— BEGIN RECORDS —

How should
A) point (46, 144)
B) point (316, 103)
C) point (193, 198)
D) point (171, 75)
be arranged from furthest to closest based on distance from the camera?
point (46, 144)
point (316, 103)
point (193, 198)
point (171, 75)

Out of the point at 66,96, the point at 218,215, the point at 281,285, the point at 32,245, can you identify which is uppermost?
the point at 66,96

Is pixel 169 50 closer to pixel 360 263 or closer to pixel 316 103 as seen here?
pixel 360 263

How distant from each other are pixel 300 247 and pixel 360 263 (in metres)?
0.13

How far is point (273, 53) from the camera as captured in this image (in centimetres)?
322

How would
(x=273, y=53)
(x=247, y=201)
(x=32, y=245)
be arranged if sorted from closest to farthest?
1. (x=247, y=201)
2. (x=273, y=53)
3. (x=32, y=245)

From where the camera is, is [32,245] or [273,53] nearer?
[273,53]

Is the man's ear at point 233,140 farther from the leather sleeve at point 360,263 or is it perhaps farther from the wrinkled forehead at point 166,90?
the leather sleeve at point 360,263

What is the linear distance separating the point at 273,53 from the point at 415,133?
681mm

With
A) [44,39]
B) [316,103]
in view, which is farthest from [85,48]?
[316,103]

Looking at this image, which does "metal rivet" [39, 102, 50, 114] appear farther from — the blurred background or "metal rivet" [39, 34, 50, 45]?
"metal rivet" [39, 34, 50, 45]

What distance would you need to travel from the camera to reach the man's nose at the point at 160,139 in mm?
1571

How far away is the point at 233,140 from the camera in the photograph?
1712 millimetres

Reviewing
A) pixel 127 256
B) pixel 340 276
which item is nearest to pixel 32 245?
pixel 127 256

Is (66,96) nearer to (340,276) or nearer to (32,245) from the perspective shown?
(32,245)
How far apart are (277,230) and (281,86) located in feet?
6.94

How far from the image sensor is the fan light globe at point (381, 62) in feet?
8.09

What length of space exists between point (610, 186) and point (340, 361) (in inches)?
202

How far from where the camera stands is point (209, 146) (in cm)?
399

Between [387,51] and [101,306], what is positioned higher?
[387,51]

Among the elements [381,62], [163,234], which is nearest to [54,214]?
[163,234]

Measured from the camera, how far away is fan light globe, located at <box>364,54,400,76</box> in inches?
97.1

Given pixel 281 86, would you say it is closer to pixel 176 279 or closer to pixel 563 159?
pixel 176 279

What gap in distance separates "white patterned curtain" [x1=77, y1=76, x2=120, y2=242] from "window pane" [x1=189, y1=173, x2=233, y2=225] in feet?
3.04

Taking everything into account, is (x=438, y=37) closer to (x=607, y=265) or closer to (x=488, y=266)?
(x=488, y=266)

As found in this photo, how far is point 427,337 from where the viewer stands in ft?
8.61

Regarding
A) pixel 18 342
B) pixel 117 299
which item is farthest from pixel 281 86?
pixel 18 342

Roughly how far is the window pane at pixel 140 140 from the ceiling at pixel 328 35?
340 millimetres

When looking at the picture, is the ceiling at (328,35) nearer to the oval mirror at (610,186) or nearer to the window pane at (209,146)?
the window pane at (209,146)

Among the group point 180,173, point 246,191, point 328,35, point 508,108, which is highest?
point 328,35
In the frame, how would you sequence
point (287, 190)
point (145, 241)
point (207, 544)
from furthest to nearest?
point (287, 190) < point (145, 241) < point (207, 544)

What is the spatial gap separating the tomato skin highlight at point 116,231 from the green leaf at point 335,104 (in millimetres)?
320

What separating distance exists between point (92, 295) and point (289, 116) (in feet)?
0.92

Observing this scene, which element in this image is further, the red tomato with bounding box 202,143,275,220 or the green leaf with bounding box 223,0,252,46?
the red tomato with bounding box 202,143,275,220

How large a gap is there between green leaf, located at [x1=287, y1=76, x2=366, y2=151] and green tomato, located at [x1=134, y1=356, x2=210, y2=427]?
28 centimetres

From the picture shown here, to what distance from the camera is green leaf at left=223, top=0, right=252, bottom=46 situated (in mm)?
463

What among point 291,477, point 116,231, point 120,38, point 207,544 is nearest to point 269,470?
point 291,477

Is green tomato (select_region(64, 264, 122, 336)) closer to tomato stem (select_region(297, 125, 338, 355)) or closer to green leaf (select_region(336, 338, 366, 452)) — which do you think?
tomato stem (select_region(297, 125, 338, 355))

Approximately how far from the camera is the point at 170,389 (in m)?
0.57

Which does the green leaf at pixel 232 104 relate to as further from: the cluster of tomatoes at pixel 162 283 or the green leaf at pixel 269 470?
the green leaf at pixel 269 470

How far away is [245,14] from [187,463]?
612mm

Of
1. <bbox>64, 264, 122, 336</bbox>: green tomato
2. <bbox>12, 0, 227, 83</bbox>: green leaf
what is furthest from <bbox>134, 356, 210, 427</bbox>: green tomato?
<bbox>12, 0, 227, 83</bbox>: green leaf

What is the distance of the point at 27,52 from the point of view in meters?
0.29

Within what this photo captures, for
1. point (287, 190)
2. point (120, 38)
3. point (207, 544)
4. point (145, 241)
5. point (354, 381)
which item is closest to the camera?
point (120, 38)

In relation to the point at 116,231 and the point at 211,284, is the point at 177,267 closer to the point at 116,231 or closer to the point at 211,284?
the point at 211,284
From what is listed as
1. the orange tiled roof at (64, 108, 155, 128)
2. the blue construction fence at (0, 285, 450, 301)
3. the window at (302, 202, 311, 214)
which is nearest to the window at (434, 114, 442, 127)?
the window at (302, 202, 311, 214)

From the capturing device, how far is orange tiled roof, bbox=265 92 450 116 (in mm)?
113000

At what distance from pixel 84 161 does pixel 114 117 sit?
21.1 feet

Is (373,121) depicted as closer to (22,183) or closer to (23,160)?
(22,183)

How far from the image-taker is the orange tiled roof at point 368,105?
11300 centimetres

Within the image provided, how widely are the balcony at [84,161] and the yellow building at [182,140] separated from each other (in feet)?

— END RECORDS —

Render the lines from the one containing "From what is listed as" through the final line of the rows as a JSON list of strings, one string per line, with blank lines omitted.

* _EXERCISE OUTPUT_:
[
  "From what is listed as",
  "1. the orange tiled roof at (64, 108, 155, 128)",
  "2. the blue construction fence at (0, 285, 450, 301)",
  "3. the window at (302, 202, 311, 214)",
  "which is nearest to the window at (434, 114, 442, 127)?",
  "the window at (302, 202, 311, 214)",
  "From the capturing device, how far is orange tiled roof, bbox=265 92 450 116 (in mm)?",
  "113000",
  "At what distance from pixel 84 161 does pixel 114 117 sit?",
  "21.1 feet",
  "Is (373,121) depicted as closer to (22,183) or closer to (23,160)?",
  "(22,183)",
  "How far from the image-taker is the orange tiled roof at point 368,105?",
  "11300 centimetres",
  "Within the image provided, how widely are the balcony at [84,161] and the yellow building at [182,140] separated from each other (in feet)?"
]